Passage shown:
I will lead off Day 2, July 21, with coverage of the most recent ag-related cases and rulings impacted farm and ranch estate and business planning. Also joining me on Day 2 will be Prof. Jeffrey Jackson, a colleague of mine at Washburn University School of Law. He will present a session on gun trusts for holding firearms and the unique issues that passing firearms at death can present. Prof. Jackson will discuss what a gun trust is and how it works, what it cannot do, and client counseling with respect to passage of firearms by gift or at death. Prof. Jackson's presentation will be followed by a session involving a comprehensive review of the new rules surrounding retirement planning after the SECURE act by Brandon Ruopp, an attorney from Marshalltown, Iowa.
Also making a presentation on Day 2 will be Marc Vianello. Marc is a CPA and the managing member of Vianello Forensic Consulting, LLC. He is an experienced financial professional with and intensive 30-year history as a forensic accountant and expert witness regarding damages in highly complex litigation, including breach of contract, intellectual property (patent, Lanham, trade secret, copyright), business valuation, franchise, agriculture, Qui Tam and class action, personal injury, employment, casualties, financial crimes, and all other types of income and valuation damages. Marc also has an extensive background regarding the computation of estate and gift tax discounts for lack of marketability. Marc’s presentation will focus on how practitioners can utilize forensic accounting techniques and expert testimony to bolster a client’s position against the IRS on audit as well as in court.

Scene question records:

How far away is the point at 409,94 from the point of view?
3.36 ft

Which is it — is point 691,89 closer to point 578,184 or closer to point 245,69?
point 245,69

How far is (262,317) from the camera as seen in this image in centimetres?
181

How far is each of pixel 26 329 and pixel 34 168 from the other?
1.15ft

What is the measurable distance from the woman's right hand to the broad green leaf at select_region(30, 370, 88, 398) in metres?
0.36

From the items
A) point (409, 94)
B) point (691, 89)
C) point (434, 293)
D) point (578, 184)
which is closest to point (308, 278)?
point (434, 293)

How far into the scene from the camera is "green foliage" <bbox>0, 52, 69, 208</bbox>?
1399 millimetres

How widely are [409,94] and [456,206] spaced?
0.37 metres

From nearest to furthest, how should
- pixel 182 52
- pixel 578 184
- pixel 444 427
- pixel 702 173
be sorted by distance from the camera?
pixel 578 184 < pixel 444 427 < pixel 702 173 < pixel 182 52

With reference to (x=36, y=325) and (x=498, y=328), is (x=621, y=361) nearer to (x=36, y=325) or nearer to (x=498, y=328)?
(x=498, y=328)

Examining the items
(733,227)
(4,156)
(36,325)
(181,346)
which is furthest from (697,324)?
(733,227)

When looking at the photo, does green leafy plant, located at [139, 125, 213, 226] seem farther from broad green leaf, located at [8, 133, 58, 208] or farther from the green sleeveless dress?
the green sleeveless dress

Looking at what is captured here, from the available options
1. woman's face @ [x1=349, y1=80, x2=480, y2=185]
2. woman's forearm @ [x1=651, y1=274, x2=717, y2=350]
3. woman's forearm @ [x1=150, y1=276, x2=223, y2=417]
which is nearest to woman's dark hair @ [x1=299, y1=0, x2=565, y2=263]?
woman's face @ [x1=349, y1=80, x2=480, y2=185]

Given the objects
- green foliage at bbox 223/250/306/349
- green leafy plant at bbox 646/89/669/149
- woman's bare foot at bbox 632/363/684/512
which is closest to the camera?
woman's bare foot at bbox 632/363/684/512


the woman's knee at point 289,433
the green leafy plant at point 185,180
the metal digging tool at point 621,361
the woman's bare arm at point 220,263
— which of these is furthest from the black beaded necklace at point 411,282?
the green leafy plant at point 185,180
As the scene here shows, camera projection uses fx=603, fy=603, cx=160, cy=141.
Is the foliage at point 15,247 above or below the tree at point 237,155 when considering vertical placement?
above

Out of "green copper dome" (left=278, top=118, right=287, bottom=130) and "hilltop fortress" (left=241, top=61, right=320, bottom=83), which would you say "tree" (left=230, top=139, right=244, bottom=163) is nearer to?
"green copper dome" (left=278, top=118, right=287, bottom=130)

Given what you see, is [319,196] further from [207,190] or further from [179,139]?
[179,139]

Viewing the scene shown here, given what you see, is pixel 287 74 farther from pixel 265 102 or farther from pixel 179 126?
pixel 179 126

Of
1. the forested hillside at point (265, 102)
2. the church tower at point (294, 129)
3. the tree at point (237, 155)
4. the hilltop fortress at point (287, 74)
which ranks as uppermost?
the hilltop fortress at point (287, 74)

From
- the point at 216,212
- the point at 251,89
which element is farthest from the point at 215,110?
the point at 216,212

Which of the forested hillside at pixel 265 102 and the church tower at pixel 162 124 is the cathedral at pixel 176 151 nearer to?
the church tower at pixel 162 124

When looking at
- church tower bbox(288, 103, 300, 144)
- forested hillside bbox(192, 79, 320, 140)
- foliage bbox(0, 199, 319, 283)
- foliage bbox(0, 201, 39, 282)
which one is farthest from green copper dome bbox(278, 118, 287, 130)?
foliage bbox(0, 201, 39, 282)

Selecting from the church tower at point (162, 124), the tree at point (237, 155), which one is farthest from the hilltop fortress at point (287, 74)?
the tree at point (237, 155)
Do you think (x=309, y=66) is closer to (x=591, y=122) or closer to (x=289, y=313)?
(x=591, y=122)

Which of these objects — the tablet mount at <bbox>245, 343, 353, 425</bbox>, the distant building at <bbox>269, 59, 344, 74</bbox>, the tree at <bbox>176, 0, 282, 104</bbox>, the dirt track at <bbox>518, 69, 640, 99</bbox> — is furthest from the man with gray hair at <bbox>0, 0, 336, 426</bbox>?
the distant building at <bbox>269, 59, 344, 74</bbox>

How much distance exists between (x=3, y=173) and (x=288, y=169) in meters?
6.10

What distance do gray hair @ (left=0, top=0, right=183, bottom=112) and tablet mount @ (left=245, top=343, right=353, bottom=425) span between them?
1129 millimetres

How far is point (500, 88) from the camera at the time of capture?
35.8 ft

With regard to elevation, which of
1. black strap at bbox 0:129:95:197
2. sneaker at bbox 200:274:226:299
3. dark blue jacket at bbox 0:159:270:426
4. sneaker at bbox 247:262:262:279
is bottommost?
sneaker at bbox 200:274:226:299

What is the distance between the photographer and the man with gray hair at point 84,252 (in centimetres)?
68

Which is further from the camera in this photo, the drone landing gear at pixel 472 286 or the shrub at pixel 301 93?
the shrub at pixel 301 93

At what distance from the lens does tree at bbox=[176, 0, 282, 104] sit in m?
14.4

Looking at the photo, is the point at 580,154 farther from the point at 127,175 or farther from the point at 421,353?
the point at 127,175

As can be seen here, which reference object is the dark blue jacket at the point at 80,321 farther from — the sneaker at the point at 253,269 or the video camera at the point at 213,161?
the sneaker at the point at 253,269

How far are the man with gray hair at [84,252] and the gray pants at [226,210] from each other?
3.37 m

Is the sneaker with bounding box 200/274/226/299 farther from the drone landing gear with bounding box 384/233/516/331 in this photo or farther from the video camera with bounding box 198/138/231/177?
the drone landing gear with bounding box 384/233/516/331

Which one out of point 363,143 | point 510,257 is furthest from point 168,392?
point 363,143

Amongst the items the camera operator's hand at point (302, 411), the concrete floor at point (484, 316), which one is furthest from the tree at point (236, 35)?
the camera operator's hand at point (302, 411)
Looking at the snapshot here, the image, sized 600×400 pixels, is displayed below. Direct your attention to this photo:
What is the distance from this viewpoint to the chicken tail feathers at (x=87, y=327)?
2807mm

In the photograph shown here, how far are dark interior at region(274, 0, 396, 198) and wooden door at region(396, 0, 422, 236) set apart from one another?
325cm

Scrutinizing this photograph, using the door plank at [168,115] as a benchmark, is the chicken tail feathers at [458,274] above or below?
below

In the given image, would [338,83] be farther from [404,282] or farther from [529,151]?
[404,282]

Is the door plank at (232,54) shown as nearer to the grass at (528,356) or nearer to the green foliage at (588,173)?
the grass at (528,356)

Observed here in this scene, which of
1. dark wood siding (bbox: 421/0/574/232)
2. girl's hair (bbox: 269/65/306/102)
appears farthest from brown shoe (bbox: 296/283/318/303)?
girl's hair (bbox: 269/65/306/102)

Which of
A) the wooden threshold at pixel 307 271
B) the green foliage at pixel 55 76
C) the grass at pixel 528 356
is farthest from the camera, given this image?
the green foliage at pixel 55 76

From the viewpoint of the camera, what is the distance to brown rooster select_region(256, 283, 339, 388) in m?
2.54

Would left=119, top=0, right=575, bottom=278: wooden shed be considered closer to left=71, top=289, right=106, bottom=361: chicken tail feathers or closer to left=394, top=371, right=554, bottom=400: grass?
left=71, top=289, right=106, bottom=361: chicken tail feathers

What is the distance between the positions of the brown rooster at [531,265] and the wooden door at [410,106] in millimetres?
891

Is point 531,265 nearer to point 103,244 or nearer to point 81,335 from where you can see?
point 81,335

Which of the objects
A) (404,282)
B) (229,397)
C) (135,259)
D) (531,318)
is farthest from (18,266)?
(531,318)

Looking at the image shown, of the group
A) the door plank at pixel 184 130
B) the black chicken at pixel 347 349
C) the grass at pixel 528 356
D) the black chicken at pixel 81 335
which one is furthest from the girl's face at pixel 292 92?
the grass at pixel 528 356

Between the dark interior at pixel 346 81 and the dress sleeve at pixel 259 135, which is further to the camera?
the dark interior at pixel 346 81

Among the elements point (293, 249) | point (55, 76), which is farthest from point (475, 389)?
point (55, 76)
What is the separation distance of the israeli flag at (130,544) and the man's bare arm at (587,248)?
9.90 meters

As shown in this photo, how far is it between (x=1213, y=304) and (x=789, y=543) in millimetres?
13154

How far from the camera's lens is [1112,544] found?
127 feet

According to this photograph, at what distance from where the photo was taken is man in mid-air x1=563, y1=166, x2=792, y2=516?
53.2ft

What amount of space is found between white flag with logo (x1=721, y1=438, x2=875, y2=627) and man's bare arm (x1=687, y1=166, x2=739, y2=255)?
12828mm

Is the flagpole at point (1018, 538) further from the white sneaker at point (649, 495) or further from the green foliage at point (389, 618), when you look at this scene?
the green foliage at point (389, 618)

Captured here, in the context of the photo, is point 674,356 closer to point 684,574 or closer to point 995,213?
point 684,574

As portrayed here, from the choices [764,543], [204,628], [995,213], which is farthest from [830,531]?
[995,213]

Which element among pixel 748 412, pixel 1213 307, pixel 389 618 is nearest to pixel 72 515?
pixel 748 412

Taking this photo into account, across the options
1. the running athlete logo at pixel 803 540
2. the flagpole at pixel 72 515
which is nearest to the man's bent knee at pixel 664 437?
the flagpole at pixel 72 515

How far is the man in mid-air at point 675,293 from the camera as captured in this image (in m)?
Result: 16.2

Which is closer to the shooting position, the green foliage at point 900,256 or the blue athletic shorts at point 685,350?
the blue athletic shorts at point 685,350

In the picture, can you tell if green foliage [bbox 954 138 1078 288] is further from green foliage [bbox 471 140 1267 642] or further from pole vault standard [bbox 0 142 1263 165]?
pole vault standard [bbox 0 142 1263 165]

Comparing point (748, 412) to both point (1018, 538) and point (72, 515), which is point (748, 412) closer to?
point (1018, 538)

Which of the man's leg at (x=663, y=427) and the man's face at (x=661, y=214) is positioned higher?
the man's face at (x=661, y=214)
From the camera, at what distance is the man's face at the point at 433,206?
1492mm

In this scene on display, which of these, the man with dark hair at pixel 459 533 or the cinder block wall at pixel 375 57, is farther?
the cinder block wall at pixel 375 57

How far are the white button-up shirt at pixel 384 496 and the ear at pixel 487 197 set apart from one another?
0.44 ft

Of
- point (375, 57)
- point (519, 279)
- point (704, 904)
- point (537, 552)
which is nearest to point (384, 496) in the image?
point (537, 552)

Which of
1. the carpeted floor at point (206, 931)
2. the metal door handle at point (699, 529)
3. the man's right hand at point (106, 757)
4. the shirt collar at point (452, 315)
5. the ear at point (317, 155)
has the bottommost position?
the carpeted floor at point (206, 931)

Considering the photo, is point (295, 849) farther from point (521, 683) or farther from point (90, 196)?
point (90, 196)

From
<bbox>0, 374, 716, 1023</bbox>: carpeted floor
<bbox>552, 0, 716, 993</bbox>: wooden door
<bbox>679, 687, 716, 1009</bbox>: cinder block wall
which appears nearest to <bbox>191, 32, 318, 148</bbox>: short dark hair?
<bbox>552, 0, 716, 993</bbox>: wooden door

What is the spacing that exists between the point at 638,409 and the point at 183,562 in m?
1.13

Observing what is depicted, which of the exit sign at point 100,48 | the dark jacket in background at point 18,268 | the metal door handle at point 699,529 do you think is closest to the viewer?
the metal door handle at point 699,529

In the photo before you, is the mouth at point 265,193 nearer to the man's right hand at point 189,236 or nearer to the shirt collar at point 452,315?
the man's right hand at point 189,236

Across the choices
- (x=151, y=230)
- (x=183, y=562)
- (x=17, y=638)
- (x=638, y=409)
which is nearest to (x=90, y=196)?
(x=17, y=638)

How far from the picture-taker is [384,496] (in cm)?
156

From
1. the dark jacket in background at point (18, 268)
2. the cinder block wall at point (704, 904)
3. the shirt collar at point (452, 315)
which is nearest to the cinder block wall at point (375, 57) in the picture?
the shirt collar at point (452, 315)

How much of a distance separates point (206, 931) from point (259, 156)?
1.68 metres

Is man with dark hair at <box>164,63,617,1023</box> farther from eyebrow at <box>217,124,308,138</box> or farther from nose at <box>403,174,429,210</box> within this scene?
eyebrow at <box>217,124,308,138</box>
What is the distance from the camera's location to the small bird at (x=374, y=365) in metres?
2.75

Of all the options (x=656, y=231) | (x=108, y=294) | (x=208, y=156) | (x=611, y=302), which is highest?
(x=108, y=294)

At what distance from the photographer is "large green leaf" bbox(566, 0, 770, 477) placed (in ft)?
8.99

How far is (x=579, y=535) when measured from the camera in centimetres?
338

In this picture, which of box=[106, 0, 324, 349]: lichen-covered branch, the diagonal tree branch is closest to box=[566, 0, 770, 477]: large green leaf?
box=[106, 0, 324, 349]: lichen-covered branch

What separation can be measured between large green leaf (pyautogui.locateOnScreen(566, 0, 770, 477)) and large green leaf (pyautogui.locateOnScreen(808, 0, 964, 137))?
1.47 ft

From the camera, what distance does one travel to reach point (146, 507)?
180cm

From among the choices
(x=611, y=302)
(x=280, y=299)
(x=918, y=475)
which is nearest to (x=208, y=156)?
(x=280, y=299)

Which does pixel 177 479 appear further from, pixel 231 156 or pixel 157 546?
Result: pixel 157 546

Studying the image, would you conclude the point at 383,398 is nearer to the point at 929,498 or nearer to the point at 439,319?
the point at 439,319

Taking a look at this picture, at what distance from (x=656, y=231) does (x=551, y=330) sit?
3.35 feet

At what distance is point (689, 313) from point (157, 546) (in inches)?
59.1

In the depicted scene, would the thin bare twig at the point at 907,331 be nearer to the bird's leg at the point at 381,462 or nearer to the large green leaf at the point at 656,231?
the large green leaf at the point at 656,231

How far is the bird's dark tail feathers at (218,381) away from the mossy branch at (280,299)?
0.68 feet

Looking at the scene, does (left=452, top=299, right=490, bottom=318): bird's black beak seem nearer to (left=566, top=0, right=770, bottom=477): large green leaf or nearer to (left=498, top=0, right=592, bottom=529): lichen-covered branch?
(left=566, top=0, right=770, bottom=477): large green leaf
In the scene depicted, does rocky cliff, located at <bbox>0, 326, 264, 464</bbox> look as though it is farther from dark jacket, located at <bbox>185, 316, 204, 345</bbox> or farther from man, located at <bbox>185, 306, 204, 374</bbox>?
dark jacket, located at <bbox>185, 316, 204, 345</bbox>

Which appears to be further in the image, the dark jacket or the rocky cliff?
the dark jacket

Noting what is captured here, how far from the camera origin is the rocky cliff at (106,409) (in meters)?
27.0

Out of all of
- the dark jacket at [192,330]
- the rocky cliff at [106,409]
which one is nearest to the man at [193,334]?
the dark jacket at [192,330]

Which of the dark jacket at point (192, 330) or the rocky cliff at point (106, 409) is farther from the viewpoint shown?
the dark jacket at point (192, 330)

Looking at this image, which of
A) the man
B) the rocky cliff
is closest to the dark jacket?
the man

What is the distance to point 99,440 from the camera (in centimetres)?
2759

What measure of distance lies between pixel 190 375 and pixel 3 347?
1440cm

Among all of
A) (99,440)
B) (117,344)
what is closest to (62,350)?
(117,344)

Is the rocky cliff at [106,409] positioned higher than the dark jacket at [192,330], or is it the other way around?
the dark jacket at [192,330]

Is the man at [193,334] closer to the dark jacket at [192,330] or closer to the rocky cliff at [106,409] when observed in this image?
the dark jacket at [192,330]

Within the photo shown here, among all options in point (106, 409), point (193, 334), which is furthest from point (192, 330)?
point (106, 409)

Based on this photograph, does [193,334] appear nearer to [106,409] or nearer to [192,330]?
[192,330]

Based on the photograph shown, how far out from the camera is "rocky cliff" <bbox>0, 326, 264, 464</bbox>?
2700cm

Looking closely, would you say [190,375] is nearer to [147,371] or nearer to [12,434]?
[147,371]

Problems:
• 1. In the Day 2 program passage above, which kinds of intellectual property cases are listed in parentheses?
• 2. Please translate this sentence from the Day 2 program passage into Spanish: "Marc also has an extensive background regarding the computation of estate and gift tax discounts for lack of marketability."

Solutions:
• 1.
- patent
- Lanham
- trade secret
- copyright

• 2. Marc también tiene una amplia experiencia en el cálculo de los descuentos por falta de comerciabilidad en los impuestos sobre sucesiones y donaciones.